**AVAILABLE DATA**.
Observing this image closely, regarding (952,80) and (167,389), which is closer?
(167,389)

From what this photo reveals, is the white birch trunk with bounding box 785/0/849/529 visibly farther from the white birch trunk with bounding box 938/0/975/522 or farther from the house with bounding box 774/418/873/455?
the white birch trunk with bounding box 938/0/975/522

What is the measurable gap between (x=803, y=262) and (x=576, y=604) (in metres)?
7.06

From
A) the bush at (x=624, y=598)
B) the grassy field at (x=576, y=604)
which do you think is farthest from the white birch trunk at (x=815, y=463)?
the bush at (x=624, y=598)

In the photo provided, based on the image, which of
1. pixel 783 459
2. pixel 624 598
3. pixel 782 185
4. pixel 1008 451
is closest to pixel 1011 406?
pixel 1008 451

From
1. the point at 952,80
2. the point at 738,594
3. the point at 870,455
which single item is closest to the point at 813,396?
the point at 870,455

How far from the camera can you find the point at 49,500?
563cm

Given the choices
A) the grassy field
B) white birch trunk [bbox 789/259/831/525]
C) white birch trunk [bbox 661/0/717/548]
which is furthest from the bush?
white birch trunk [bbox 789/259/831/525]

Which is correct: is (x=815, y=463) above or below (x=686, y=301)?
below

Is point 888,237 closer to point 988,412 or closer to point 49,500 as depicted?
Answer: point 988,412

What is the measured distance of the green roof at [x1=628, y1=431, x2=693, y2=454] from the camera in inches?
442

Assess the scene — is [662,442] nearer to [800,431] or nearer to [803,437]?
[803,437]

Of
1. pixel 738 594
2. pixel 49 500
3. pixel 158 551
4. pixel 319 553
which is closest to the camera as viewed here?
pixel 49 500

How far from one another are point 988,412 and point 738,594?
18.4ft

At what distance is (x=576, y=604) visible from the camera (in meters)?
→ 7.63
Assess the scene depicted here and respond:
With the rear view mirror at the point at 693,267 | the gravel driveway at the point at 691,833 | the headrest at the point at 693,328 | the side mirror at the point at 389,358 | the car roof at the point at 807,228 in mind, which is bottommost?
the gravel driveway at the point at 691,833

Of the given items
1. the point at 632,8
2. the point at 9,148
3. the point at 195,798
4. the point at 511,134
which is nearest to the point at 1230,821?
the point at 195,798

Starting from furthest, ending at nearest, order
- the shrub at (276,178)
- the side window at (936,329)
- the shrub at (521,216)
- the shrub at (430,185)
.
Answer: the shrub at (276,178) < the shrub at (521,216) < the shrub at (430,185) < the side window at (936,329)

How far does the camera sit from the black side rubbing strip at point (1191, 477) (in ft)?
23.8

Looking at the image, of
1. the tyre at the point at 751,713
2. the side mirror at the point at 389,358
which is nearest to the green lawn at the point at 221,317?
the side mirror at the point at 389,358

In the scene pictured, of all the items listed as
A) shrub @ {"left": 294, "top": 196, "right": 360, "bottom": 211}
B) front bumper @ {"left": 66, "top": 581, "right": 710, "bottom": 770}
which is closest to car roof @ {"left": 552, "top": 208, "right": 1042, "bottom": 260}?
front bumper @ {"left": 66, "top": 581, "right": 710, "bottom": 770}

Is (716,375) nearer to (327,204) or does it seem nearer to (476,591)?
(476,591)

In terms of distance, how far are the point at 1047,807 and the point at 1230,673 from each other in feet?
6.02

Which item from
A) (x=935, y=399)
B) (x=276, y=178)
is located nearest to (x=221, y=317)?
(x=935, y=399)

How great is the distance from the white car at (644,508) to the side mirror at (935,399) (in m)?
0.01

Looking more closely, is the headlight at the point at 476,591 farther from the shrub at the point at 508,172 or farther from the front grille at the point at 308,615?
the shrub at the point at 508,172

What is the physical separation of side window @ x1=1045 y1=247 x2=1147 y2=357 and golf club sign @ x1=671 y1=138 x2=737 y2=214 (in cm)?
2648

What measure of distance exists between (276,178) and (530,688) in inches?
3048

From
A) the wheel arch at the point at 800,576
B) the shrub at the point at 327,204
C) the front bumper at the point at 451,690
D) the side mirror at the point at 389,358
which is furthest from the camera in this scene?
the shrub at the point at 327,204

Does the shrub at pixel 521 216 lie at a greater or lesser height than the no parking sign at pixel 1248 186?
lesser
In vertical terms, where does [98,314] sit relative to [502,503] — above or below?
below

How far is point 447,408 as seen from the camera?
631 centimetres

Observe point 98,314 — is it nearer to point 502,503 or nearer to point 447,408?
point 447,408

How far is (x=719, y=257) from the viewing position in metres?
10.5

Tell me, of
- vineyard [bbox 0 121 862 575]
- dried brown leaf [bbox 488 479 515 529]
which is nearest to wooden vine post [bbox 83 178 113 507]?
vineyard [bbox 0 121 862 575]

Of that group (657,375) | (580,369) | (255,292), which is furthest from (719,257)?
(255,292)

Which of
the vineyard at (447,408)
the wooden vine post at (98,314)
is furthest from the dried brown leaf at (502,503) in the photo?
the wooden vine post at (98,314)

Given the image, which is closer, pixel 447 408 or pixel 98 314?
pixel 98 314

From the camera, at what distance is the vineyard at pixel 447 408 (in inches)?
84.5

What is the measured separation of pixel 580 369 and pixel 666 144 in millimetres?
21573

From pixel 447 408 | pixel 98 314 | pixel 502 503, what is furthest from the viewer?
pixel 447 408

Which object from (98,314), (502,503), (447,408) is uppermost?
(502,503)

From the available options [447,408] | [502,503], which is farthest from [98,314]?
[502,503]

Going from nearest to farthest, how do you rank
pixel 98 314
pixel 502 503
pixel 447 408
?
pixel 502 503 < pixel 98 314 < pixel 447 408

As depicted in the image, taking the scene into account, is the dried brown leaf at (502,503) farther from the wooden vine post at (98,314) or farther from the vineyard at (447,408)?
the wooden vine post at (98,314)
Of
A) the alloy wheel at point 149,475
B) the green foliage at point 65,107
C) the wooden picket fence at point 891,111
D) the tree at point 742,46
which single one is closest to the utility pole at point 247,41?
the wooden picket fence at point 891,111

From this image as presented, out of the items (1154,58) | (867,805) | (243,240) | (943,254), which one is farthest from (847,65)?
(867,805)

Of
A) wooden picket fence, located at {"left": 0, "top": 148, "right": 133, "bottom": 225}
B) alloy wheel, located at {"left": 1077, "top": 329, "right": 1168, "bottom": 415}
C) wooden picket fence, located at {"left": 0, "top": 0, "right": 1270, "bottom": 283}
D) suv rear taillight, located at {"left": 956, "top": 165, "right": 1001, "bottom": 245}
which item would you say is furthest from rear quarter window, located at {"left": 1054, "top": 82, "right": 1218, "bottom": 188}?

**PROMPT**. Recast all of the material above as a JSON list of strings, with each line as its own string and blank lines omitted.

**EXERCISE RESPONSE**.
[
  "Observing this image closely, regarding (952,80) and (167,389), which is closer?",
  "(167,389)",
  "From what this photo reveals, is the white birch trunk with bounding box 785/0/849/529 visibly farther from the white birch trunk with bounding box 938/0/975/522 or farther from the house with bounding box 774/418/873/455?",
  "the white birch trunk with bounding box 938/0/975/522",
  "What is the measurable gap between (x=803, y=262) and (x=576, y=604) (in metres)?",
  "7.06",
  "From",
  "A) the bush at (x=624, y=598)",
  "B) the grassy field at (x=576, y=604)",
  "which do you think is farthest from the white birch trunk at (x=815, y=463)?",
  "the bush at (x=624, y=598)",
  "In the photo provided, based on the image, which of",
  "1. pixel 783 459",
  "2. pixel 624 598",
  "3. pixel 782 185",
  "4. pixel 1008 451",
  "is closest to pixel 1011 406?",
  "pixel 1008 451",
  "From",
  "1. the point at 952,80",
  "2. the point at 738,594",
  "3. the point at 870,455",
  "which single item is closest to the point at 813,396?",
  "the point at 870,455",
  "How far from the camera can you find the point at 49,500?",
  "563cm",
  "Given the choices",
  "A) the grassy field",
  "B) white birch trunk [bbox 789/259/831/525]",
  "C) white birch trunk [bbox 661/0/717/548]",
  "which is furthest from the bush?",
  "white birch trunk [bbox 789/259/831/525]",
  "Which is correct: is (x=815, y=463) above or below (x=686, y=301)?",
  "below",
  "Is point 888,237 closer to point 988,412 or closer to point 49,500 as depicted?",
  "Answer: point 988,412",
  "What is the measured distance of the green roof at [x1=628, y1=431, x2=693, y2=454] from the camera in inches?",
  "442",
  "Assess the scene — is [662,442] nearer to [800,431] or nearer to [803,437]?",
  "[803,437]",
  "Of",
  "1. pixel 738 594",
  "2. pixel 49 500",
  "3. pixel 158 551",
  "4. pixel 319 553",
  "which is closest to the camera as viewed here?",
  "pixel 49 500",
  "How far from one another are point 988,412 and point 738,594?",
  "18.4ft",
  "At what distance is (x=576, y=604) visible from the camera (in meters)?",
  "→ 7.63",
  "Assess the scene depicted here and respond:",
  "With the rear view mirror at the point at 693,267 | the gravel driveway at the point at 691,833 | the headrest at the point at 693,328 | the side mirror at the point at 389,358 | the car roof at the point at 807,228 in mind, which is bottommost?",
  "the gravel driveway at the point at 691,833",
  "Of the given items",
  "1. the point at 632,8",
  "2. the point at 9,148",
  "3. the point at 195,798",
  "4. the point at 511,134",
  "which is nearest to the point at 1230,821?",
  "the point at 195,798",
  "Starting from furthest, ending at nearest, order",
  "- the shrub at (276,178)",
  "- the side window at (936,329)",
  "- the shrub at (521,216)",
  "- the shrub at (430,185)",
  ".",
  "Answer: the shrub at (276,178) < the shrub at (521,216) < the shrub at (430,185) < the side window at (936,329)",
  "How far does the camera sit from the black side rubbing strip at point (1191, 477) (in ft)?",
  "23.8",
  "Looking at the image, of",
  "1. the tyre at the point at 751,713",
  "2. the side mirror at the point at 389,358",
  "which is nearest to the green lawn at the point at 221,317?",
  "the side mirror at the point at 389,358",
  "In the scene pictured, of all the items listed as",
  "A) shrub @ {\"left\": 294, \"top\": 196, \"right\": 360, \"bottom\": 211}",
  "B) front bumper @ {\"left\": 66, \"top\": 581, \"right\": 710, \"bottom\": 770}",
  "which is closest to car roof @ {\"left\": 552, \"top\": 208, \"right\": 1042, \"bottom\": 260}?",
  "front bumper @ {\"left\": 66, \"top\": 581, \"right\": 710, \"bottom\": 770}",
  "Is (716,375) nearer to (327,204) or does it seem nearer to (476,591)?",
  "(476,591)",
  "In terms of distance, how far are the point at 1047,807 and the point at 1230,673 from each other in feet?",
  "6.02",
  "Which item from",
  "A) (x=935, y=399)",
  "B) (x=276, y=178)",
  "is located nearest to (x=221, y=317)?",
  "(x=935, y=399)",
  "How great is the distance from the white car at (644,508) to the side mirror at (935,399) (in m)?",
  "0.01",
  "Looking more closely, is the headlight at the point at 476,591 farther from the shrub at the point at 508,172 or farther from the front grille at the point at 308,615?",
  "the shrub at the point at 508,172",
  "What is the physical separation of side window @ x1=1045 y1=247 x2=1147 y2=357 and golf club sign @ x1=671 y1=138 x2=737 y2=214 (in cm)?",
  "2648",
  "What measure of distance exists between (276,178) and (530,688) in inches?",
  "3048",
  "From",
  "A) the wheel arch at the point at 800,576",
  "B) the shrub at the point at 327,204",
  "C) the front bumper at the point at 451,690",
  "D) the side mirror at the point at 389,358",
  "which is furthest from the camera in this scene?",
  "the shrub at the point at 327,204",
  "Does the shrub at pixel 521 216 lie at a greater or lesser height than the no parking sign at pixel 1248 186?",
  "lesser",
  "In vertical terms, where does [98,314] sit relative to [502,503] — above or below?",
  "below",
  "How far is point 447,408 as seen from the camera?",
  "631 centimetres",
  "Observe point 98,314 — is it nearer to point 502,503 or nearer to point 447,408?",
  "point 447,408",
  "How far is (x=719, y=257) from the viewing position in metres?",
  "10.5",
  "Tell me, of",
  "- vineyard [bbox 0 121 862 575]",
  "- dried brown leaf [bbox 488 479 515 529]",
  "which is nearest to wooden vine post [bbox 83 178 113 507]?",
  "vineyard [bbox 0 121 862 575]",
  "Of that group (657,375) | (580,369) | (255,292), which is furthest from (719,257)?",
  "(255,292)",
  "Which of",
  "the vineyard at (447,408)",
  "the wooden vine post at (98,314)",
  "is furthest from the dried brown leaf at (502,503) in the photo?",
  "the wooden vine post at (98,314)",
  "Given the image, which is closer, pixel 447 408 or pixel 98 314?",
  "pixel 98 314",
  "From the camera, at what distance is the vineyard at pixel 447 408 (in inches)?",
  "84.5",
  "What is the measured separation of pixel 580 369 and pixel 666 144 in millimetres?",
  "21573",
  "From pixel 447 408 | pixel 98 314 | pixel 502 503, what is furthest from the viewer?",
  "pixel 447 408",
  "Which object from (98,314), (502,503), (447,408) is uppermost?",
  "(502,503)",
  "From the available options [447,408] | [502,503], which is farthest from [98,314]?",
  "[502,503]",
  "Going from nearest to farthest, how do you rank",
  "pixel 98 314",
  "pixel 502 503",
  "pixel 447 408",
  "?",
  "pixel 502 503 < pixel 98 314 < pixel 447 408",
  "As depicted in the image, taking the scene into account, is the dried brown leaf at (502,503) farther from the wooden vine post at (98,314) or farther from the vineyard at (447,408)?",
  "the wooden vine post at (98,314)",
  "Of",
  "A) the alloy wheel at point 149,475",
  "B) the green foliage at point 65,107",
  "C) the wooden picket fence at point 891,111",
  "D) the tree at point 742,46",
  "which single one is closest to the utility pole at point 247,41?",
  "the wooden picket fence at point 891,111",
  "From this image as presented, out of the items (1154,58) | (867,805) | (243,240) | (943,254), which one is farthest from (847,65)?",
  "(867,805)",
  "Of",
  "A) wooden picket fence, located at {\"left\": 0, \"top\": 148, \"right\": 133, \"bottom\": 225}",
  "B) alloy wheel, located at {\"left\": 1077, \"top\": 329, \"right\": 1168, \"bottom\": 415}",
  "C) wooden picket fence, located at {\"left\": 0, \"top\": 0, \"right\": 1270, \"bottom\": 283}",
  "D) suv rear taillight, located at {\"left\": 956, \"top\": 165, \"right\": 1001, \"bottom\": 245}",
  "which item would you say is furthest from rear quarter window, located at {\"left\": 1054, \"top\": 82, \"right\": 1218, \"bottom\": 188}?"
]